The hallmark of this restaurant, which is part of the same group as Como Lario and Ziani, two other Chelsea stalwarts, is simple things done to perfection. I've been to this place three times in the past month and the only thing that's left me slightly underwhelmed was a bellini. (Syrup rather than fresh peach juice--uugh.) On my last visit there I started with beef carpaccio, followed up with some lobster spaghetti and, as my main course, lemon sole in breadcrumbs. Apart from the fact that I neglected to leave any room for panna cotta, I didn't have any complaints. This is classic Italian food done very, very well.
Carpaccio won't be to everyone's taste. The décor is extremely Sloaney, as befits the local clientele. As you wash down your veal Milanese with a nice bottle of Pinot Grigio, you're looked down upon by a series of black-and-white photographs, the centrepiece of which is a picture of James Bond going head-to-head with Emilio Largo in Thunderball. What is it with Hoorays and 007? An investment banker friend of mine got married recently and at the reception afterwards organised a fireworks display that was based on a medley of Bond theme songs. 'Goldfinger', for instance, was accompanied by some spectacular yellow star bursts. The female guests weren't particularly impressed, but the men thought it was the coolest thing they'd ever seen.

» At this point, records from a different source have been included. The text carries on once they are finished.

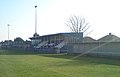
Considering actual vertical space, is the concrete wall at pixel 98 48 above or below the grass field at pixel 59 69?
above

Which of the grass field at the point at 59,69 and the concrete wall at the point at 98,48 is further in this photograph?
the concrete wall at the point at 98,48

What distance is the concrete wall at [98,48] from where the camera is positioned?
4775cm

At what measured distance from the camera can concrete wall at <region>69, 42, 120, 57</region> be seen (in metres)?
47.8

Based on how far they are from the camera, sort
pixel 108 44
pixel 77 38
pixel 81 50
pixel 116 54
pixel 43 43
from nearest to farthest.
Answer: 1. pixel 116 54
2. pixel 108 44
3. pixel 81 50
4. pixel 77 38
5. pixel 43 43

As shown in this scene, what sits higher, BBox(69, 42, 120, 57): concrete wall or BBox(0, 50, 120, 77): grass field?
BBox(69, 42, 120, 57): concrete wall

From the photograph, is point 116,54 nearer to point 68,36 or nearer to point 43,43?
point 68,36

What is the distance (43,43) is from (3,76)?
8708cm

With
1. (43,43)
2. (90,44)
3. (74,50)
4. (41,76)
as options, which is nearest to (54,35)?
(43,43)

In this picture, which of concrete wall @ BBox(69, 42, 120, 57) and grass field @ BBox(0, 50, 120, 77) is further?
concrete wall @ BBox(69, 42, 120, 57)

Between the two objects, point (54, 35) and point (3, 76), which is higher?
point (54, 35)

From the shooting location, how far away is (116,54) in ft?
153

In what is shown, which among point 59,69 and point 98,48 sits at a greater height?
point 98,48

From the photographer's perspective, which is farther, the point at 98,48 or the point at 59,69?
the point at 98,48

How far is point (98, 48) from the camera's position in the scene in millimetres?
53062
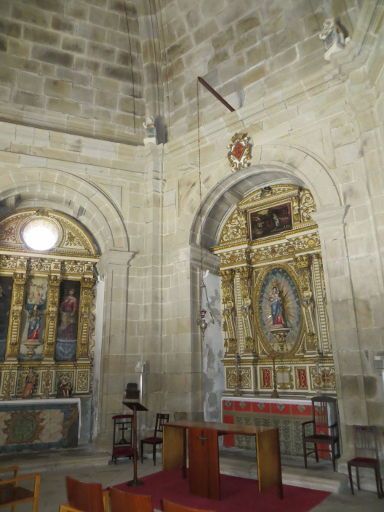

On my last visit to Carpaccio I decided to leave the baby at home, but the waiter remembered my last visit. As soon as I sat down, he pointed at me and said, "Iced latte?" I nodded, very impressed, and five minutes later he came beetling out of the kitchen with a glass of milk. I didn't want to embarrass him by sending it back so I drained it while he looked on. It seems that whenever I go there I'll have to begin my meal with a glass of milk, but it's a measure of how fond I am of this place that I'm quite happy to do so.